The three interest groups pushing to undermine the Massachusetts senate’s education funding bill are all Walton funded, two of them essentially full-time agents of the Waltons. They have to solve a problem for the right-wing Wal-Mart heirs: not that funding public education might fail, but that it will succeed.
The Waltons, who contributed over $2 million in dark and gray money to the pro-charters side in 2016 through mechanisms set up by Democrats for Education Reform Massachusetts, would prefer to promote charter schools and charge toward a fully privatized system with employee relations mimicking those of Wal-Mart itself. But the political momentum now is all in the direction of a vast increase in public funding, and the Waltons’ best hope is to throw sand into the implementation gears.
One of the best explanations of the ideology that motivates free market radicals like the Waltons is from Thomas Edsall in The Rotten Equilibrium of Republican Politics: Charlatans Rise. Government Falls. Edsall asked officials at the conservative (but not extremist) Niskanen Center about conservatives’ hostility to government. Niskanen’s vice president for policy Brink Lindsey responded:
it starts in ideological self-delusion — that government is simply incapable of performing well, so starving it of funds is always a good idea and trying to make it work better is a waste of time. … And, of course, this ideological stance turns out to be incredibly convenient for rich donors looking for any excuse to keep their taxes down.
This is the ideological mind set of the Waltons, as explained by historian Nelson Lichtenstein in The Retail Revolution: How Wal-Mart Created a Brave New World of Business. Of The Walton family’s interest in education, Lichtenstein writes:
Because so much of Walton and Wal-Mart philanthropy is crudely self-interested, critics are tempted to find a pecuniary motive for the Walton family’s interest in education. But their support for competition and privatization is an entirely ideological project, based on a desire to enhance the social and cultural value of a free market in which government is weak while public goods like hurricane relief, education, and health care are the fodder for entrepreneurial transformation. Since public schools are by far the most pervasive of public institutions, and highly unionized to boot, this “$700-plus-billion-a-year industry”—John Walton’s phrase—has been a good place to start.
If you think all this sounds somewhat Koch-like, Charles and the late David Koch committed to K-12 education reform too –by which they also mean to destroy public education. The Kochs and Waltons have kicked in $5 million each as partners in a project called 4.0 that will be an ideas factory for privatization. Also, never untangle the Kochs or Waltons ideology with their fervor for low taxes on themselves.

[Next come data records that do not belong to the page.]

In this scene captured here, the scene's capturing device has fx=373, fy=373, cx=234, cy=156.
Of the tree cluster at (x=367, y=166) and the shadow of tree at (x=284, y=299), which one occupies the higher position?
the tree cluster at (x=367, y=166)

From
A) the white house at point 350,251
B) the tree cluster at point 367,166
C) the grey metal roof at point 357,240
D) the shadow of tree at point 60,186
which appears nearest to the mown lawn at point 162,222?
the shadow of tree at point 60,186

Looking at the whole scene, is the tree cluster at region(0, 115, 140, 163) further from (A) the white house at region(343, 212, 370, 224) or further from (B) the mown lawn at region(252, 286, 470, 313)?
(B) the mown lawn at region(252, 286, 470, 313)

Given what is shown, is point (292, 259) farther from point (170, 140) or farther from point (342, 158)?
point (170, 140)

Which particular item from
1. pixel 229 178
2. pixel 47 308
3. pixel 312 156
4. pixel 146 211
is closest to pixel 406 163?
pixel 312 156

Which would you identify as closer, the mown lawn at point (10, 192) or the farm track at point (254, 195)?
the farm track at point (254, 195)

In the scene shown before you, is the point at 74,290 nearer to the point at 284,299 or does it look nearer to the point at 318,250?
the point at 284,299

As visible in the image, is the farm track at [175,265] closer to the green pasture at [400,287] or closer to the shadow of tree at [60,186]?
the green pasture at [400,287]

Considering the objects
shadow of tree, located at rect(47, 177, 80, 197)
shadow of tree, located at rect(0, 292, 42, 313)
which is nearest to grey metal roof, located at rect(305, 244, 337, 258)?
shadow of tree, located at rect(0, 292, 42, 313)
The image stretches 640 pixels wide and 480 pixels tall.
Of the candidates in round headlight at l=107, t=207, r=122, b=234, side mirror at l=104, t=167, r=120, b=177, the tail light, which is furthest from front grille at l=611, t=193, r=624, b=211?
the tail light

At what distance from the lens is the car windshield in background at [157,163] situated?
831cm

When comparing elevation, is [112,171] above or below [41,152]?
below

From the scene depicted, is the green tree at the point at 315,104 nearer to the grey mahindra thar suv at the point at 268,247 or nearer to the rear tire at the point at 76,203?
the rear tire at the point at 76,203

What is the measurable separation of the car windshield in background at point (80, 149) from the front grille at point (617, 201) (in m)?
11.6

Thus the problem facing the Waltons is not that the Massachusetts senate bill won’t work, but that it will. The mission of Democrats for Education Reform Massachusetts, Massachusetts Business Alliance for Education, and Massachusetts Parents United is to draw off what funding they can, tie up local governments in state bureaucracy, and make the reforms in the bill as ineffective as possible. That’s the politics of what the Waltons are up to, this year, next year, and the decade after that. It’s not all the Waltons want but they have time. And lots of money.
“Why wait for popular opinion to catch up when you could portray as ‘reform’ what was really slow-motion demolition through privatization?” – Professor Nancy MacLean, Democracy in Chains: The Deep History of the Radical Right’s Plan for America.
[Full disclosure: as an educator in the UMass system, I am a union member. I write about dark money, not education.]